So what are the major issues with big data? Storage, management, and analysis. “Big Data results in three basic challenges: storing, processing and managing it efficiently. Scale-out architectures have been developed to store large amounts of data and purpose-built appliances have improved the processing capability. The next frontier is learning how to manage Big Data throughout its entire lifecycle.” 1
The first problem is storage. With such large volumes, companies are looking for alternatives to store all the data they collect. Off-site data warehouses and scale-out architectures have been used and advanced to accommodate greater storage capability. However, many firms jump past the first step of reducing redundant data. As multiple departments use, process, and add to data, redundancies occur at an alarming rate. The first step to managing large data is to reduce it down to its unique set, for easier storage. “Data redundancy is costly to address as it requires additional storage, synchronization between databases, and design work to align the information represented by different presentation of the same data.”2
Next to better manage this unique set of data, firms should explore virtualization technology and applications. Virtualization will allow multiple users and interfaces to access and reuse the same data, which is stored on one independent device. What exactly is virtualization? “Virtualization, in computing, is the creation of a virtual (rather than actual) version of something, such as a hardware platform, operating system (OS), storage device, or network resources” 3. Virtualization allows for multiple users and devices to add to or modify one existing database, thus minimizing the challenges and costs created by unnecessary data redundancy. This will result it better management going forward, to ensure the unique data set stays at a manageable, and useful size.

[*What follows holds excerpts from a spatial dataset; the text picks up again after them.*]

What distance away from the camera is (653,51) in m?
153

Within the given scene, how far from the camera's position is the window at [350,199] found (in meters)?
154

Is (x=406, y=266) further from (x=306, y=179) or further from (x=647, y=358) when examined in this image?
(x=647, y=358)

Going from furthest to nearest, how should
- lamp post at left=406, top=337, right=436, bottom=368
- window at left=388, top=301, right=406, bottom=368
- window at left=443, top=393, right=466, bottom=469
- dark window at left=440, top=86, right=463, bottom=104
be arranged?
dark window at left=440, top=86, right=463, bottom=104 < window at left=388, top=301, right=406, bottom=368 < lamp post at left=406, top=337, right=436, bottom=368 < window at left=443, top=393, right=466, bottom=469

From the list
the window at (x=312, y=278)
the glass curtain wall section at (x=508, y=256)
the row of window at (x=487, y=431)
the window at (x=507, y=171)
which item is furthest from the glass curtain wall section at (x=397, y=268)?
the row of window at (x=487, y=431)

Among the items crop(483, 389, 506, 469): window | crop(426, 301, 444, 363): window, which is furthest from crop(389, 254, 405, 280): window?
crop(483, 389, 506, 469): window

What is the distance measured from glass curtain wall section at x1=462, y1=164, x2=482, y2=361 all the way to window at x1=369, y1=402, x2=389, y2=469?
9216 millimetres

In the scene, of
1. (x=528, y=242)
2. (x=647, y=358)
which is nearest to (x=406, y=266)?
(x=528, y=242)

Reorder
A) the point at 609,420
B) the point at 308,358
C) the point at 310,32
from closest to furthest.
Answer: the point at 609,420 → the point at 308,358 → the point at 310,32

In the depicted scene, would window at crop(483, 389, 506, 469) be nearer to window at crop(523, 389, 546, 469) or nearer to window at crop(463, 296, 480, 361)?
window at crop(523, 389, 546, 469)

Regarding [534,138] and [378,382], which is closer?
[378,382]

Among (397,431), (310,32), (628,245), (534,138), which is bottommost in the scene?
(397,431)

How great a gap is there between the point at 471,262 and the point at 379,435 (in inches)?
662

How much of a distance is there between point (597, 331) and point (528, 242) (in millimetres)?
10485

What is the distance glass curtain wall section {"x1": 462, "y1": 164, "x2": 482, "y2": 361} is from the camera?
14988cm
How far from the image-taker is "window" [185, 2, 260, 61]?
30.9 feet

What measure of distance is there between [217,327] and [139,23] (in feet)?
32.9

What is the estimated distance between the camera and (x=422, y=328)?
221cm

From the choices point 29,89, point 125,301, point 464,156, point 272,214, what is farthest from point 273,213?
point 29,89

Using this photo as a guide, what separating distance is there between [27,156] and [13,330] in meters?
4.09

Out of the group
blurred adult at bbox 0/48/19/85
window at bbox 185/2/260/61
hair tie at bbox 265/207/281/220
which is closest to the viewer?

If you're interested in virtualization and virtualization software/systems, there are a lot of great sources and companies our there. One of the leaders right now is VMware. Check out their site, its well worth your time. http://www.vmware.com
Once data has been reduced to a unique set and measures have been taken to insure that large sets of redundant data don’t evolve and persist, productive analysis can be executed which can lead to real business intelligence. Web analytics opportunities can truly be wasted if these first steps are not taken.
It’s important not to confuse purposeful redundancy and wasteful redundancy. “Some IT redundancy is a good thing. For example, during a power outage when one of your data centers is not operational, you need a backup. The discussion here focuses on needless IT redundancy, or IT redundancy that only exists because of insufficient management of the IT systems.”4 It is encouraged to back up and protect your data in case of a catastrophic failure somewhere in your information infrastructure. However, wasteful redundancy can simply multiply data needlessly, increase costs, and skew analytical results, thus decreasing the value of the business intelligence generated.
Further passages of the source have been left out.